İçeriden dışarı- dışarıdan içeri mektup: Hüseyin Aykol - Gül Güzel

Merhaba, 28 Ağustos, 2019

İnsan elbette ‘’dışarda’’ olmak ister ama burası da, barışı aramak, çözümü bulmak için bir başka alan.

Çevremde 25 – 26 yıl yatmış ve bu nedenle hiç yakınmayan insanlar varken; 10 – 15 yıl hapis ihtimaliyle burada olmaktan yakınmak abes olur.

Ancak epeyce sevenim varmış. Bugünlerde mektup, kart, fotoğraf ve anı yağmuruna tutulmaktayım.

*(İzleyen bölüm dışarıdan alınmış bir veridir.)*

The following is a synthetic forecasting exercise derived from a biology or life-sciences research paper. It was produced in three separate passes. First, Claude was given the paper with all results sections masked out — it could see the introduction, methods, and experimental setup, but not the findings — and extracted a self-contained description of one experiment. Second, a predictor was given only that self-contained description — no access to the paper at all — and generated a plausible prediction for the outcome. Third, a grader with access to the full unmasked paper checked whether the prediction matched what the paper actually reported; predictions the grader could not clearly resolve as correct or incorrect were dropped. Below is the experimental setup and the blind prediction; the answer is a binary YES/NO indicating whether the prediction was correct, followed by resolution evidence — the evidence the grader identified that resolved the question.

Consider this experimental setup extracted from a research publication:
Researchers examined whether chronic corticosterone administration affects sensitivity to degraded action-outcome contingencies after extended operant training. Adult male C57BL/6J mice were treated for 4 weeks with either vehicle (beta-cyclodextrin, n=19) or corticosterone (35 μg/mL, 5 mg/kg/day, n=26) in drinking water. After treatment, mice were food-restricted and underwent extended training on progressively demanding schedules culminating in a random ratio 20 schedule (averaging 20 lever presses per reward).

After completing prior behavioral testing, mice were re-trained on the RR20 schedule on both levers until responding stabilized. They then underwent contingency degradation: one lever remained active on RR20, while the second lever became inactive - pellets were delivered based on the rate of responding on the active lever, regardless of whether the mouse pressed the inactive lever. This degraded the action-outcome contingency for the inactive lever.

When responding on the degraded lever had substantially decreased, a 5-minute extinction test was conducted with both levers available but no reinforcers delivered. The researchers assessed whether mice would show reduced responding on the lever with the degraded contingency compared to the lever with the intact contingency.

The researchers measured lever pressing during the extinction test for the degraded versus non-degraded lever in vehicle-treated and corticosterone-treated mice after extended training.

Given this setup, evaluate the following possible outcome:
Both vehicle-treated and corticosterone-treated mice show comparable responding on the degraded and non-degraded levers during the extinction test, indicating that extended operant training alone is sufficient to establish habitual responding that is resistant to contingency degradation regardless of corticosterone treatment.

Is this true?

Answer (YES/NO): NO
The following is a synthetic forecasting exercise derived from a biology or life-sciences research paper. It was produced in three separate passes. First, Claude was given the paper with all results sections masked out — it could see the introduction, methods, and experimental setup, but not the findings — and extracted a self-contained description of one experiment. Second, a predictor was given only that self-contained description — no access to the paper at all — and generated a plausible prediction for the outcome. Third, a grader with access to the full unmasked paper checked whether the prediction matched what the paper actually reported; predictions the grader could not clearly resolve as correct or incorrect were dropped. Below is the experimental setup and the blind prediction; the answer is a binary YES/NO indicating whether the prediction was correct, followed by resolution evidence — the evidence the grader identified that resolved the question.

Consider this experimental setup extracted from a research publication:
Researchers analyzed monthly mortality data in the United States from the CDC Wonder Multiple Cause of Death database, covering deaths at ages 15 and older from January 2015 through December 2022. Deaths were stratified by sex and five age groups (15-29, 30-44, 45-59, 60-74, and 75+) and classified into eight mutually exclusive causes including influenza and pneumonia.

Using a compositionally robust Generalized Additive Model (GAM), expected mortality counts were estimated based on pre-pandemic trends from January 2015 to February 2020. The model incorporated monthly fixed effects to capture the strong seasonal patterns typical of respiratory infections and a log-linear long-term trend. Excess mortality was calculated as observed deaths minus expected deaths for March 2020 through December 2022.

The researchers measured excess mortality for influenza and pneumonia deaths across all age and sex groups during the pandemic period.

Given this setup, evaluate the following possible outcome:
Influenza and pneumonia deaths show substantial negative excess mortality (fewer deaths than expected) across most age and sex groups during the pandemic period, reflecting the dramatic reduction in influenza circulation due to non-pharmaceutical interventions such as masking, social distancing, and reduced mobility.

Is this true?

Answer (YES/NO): YES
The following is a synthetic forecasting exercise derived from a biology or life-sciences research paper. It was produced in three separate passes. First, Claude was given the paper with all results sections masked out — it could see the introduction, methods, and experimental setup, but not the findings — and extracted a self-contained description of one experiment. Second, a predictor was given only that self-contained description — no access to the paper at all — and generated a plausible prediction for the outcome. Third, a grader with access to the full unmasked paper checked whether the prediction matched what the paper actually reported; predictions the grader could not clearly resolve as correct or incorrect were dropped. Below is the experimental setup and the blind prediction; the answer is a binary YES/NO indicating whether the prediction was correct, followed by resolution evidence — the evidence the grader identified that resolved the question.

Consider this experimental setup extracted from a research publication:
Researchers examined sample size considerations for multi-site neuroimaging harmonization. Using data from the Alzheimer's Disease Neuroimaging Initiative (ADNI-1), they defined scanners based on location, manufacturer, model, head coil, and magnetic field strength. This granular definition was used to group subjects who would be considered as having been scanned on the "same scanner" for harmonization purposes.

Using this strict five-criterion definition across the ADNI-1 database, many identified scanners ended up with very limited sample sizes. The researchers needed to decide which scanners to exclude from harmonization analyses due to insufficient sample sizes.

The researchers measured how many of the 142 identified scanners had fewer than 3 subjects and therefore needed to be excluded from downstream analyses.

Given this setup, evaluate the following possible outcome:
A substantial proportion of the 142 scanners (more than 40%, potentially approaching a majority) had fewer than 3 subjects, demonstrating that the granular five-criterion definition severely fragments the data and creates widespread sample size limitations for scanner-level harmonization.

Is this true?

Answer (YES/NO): YES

Onlar yazıyor ve cevaplıyorum.

Günlerim hep dolu geçiyor.

Soranlara selamlar...                   

H. Aykol, 2 Nolu F Tipi cezaevi, C4-78 SİNCAN- ANKARA

--------------------------------------------------------------------------------------------------------------------------

Merhaba değerli bilge ve mütevazi dost,

İlk mektubumu, biraz da içerde olmanın yani cezanızınn kesinleşip, cezaevine girmenizi kabul edememekten dolayı yazmaya oldukça zorlanmıştım. Yazarken çok zorlanmıştım ama cevabınızı ‘’dört gözle’’ bekledim. Her gün posta kutusunu büyük bir sabırsızlık ve umut ile açtım. Hatta Türkiye’deki bir arkadaşınıza gönderdiğiniz mektubu görünce ‘’kıskanmadım’’ desem doğru olmaz. Arkadaş da beni teselli etmek için,’’sana da yazmıştır da mektubun yurtdışına gelmesi belki uzun sürüyordur’’demişti. Ama bugün mektubunuzu aldım ve hemen arkadaşla sevincimi paylaştım,’’beklenen mektup geldi’’diye. Durum böyle olunca, kendi kendime,’’hemen cevap yazayım, çünkü cevabın gelmesi uzun sürüyor’’dedim ve yazmaya başladım. Zaten 28 Ağustos’ta yazılıp, 29 Ağustos’ta postaya atılan mektup, yaklaşık 2 hafta sonra elime geçti.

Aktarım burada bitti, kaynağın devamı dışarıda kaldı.